The anatomy of a soft drink
Author: Dr Alexandra Jones, Co-Founder and Board Chair
Ever wondered why soft drinks aren’t great for our oral health, beyond the sugar that’s in them?
Inside every bottle or can is a mix of ingredients that interact with your mouth in ways most people never see.
Sugar plays a role, yes. But so do acids, caffeine, and the way we drink these beverages throughout the day.
To understand why soft drinks can be tough on teeth, it helps to look at what’s happening in the mouth itself!
Your mouth is an ecosystem
Your mouth isn’t sterile. It’s home to a complex community of thousands of bacteria, often called the oral microbiome.
Most of these microbes live in balance with us. They help form the protective biofilm on our teeth and gums and are part of a healthy mouth.
But like any ecosystem, the balance can shift.
When certain bacteria are fed frequently with sugars and simple carbohydrates, they produce acid as a waste product. Over time, that acid can dissolve minerals out of tooth enamel.
That process is called tooth decay.
So the problem isn’t just sugar itself. It’s what the bacteria in your mouth do with it.
Ingredient 1: Sugar (fuel for acid‑producing bacteria)
Soft drinks often contain very high amounts of free sugars.
When those sugars enter the mouth, bacteria quickly metabolise them and produce acid.
That acid lowers the pH of the mouth and starts dissolving minerals from enamel.
If this happens occasionally, saliva can repair the damage. Saliva contains minerals that help remineralise teeth.
But if sugary drinks are consumed frequently by sipping across the day, for example, the mouth can stay acidic for long periods. That makes it much harder for teeth to recover.
Over time, this repeated cycle can lead to tooth decay.
Ingredient 2: Acid (pH matters)
Soft drinks are already acidic before they even reach your mouth.
Many contain acids such as phosphoric acid or citric acid to give them their sharp flavour.
This means the drink itself can directly soften enamel.
The acidity of a drink is measured using pH. The lower the number, the more acidic the liquid.
Water has a pH around 7 (neutral). Many soft drinks sit around pH 2.5-3.5 which is similar to vinegar.
When teeth are exposed to acidic drinks, the enamel temporarily softens. If brushing happens immediately afterwards, or if exposure is frequent, that softened enamel can gradually wear away.
This process is called dental erosion.
Ingredient 3: Caffeine
Many soft drinks also contain caffeine.
Caffeine isn’t directly responsible for tooth decay, but it can influence oral health in a few ways.
It can slightly reduce saliva flow in some people, leaving the mouth drier. Saliva is important because it helps neutralise acids and wash away food particles. And as you’ve probably experienced, it has a diuretic effect (makes you wee) and that changes your fluid balance.
Caffeine is also addictive, so can reinforce the habit loop of frequent consumption.
Ingredient 4: Dopamine and habit
Sweet, caffeinated drinks stimulate the brain’s reward pathways, releasing dopamine.
This isn’t unique to soft drinks.
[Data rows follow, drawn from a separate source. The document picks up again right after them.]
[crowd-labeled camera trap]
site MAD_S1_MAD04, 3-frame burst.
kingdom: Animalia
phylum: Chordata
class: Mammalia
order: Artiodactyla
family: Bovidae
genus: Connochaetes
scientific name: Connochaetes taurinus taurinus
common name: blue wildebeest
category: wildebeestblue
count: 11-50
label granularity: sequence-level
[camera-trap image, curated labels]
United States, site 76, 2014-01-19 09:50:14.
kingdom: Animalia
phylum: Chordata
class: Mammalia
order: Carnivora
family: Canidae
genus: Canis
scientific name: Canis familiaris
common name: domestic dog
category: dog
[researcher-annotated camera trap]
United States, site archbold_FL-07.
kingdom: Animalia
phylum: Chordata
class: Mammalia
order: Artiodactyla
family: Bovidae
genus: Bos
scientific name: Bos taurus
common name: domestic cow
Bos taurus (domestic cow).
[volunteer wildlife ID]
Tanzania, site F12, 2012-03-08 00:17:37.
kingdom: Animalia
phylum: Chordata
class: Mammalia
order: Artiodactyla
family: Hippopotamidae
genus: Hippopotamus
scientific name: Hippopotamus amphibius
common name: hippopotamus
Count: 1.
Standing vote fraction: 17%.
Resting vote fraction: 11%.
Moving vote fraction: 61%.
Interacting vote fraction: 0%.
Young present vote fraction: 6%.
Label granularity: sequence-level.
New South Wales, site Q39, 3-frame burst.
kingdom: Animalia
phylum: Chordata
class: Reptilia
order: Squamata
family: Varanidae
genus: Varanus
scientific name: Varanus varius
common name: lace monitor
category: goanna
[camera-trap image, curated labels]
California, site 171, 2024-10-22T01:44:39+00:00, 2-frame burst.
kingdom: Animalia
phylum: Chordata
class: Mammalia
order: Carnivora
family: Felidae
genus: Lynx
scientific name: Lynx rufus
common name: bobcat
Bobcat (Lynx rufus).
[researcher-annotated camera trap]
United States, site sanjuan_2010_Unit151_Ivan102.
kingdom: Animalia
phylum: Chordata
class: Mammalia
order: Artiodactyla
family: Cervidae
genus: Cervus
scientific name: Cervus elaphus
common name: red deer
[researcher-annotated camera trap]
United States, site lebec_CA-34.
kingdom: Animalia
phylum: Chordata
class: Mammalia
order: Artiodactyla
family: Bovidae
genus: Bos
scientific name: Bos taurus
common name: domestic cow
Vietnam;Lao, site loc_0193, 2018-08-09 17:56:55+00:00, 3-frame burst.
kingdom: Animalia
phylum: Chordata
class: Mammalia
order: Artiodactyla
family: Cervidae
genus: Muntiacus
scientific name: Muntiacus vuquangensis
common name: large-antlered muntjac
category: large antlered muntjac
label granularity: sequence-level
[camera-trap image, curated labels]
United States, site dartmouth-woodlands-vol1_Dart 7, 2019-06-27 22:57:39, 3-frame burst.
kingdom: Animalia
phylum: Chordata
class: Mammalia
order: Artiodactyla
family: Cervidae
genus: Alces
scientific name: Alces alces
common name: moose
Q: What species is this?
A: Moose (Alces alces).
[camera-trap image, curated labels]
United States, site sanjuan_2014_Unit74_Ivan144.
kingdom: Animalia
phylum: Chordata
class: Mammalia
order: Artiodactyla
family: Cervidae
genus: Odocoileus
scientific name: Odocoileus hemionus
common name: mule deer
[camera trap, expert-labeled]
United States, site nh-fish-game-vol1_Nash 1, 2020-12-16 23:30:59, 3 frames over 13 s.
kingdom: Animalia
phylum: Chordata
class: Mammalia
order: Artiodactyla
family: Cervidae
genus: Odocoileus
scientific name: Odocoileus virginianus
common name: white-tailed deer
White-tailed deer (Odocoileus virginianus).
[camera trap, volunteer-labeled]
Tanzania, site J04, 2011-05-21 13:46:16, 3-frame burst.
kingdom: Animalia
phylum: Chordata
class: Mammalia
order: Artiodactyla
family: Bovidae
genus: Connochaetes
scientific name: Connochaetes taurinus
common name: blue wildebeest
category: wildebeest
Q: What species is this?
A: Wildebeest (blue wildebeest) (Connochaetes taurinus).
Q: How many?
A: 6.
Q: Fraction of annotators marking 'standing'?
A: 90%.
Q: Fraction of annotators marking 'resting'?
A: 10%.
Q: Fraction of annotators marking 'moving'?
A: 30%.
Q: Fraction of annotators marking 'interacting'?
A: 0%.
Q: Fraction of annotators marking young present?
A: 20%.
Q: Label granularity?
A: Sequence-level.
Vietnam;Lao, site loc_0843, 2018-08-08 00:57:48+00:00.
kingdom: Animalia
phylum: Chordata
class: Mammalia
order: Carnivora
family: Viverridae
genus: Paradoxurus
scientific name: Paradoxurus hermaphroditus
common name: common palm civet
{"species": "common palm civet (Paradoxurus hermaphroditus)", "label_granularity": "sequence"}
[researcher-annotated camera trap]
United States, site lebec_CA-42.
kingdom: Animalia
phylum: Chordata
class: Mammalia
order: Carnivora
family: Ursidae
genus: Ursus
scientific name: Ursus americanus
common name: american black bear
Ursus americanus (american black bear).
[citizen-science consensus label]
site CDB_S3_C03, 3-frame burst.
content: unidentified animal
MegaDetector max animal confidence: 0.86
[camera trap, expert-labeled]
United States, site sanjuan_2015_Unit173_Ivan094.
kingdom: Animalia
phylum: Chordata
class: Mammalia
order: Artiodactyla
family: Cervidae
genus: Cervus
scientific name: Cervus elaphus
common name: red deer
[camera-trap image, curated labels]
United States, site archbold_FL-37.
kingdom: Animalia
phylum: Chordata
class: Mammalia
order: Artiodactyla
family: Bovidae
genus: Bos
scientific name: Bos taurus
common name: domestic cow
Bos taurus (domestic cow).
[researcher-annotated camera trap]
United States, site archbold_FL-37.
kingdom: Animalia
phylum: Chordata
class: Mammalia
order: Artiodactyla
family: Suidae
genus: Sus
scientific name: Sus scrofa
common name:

Many foods do this too, but the combination of sugar and caffeine can make them particularly habit‑forming.
The result is that people often sip them frequently across the day, rather than drinking them occasionally with a meal.
From an oral health perspective, this pattern matters more than people realise.
Every sip restarts the acid attack on teeth.
What matters even more: how we drink them
When it comes to oral health, dosage and timing can matter just as much as ingredients.
A soft drink consumed once with a meal is very different from sipping the same drink slowly over several hours.
Frequent exposure keeps the mouth acidic and gives teeth little time to recover.
If you do drink soft drinks, here are some small habits that can help minimise harm:
Drink water between sugary or acidic drinks
Avoid constant sipping
Keep sweet drinks to occasional consumption rather than daily habits
Let saliva do its job between exposures
A special case: infants and bottles
One of the most common patterns that leads to severe tooth decay in young children is falling asleep with a bottle.
Milk, formula, and sweetened drinks all contain sugars. When a child falls asleep with a bottle, these liquids can sit around the teeth for long periods.
During sleep, saliva flow drops dramatically. Without saliva to wash sugars away, bacteria can produce acid for hours.
This is one reason early childhood tooth decay can develop so quickly.
The bigger picture
Tooth decay is one of the most common chronic diseases in Australia, and it is largely preventable.
Dental erosion is a lesser known but very common outcome leading to permanent loss of tooth structure.
Understanding how everyday foods and drinks interact with the mouth is a powerful step toward prevention.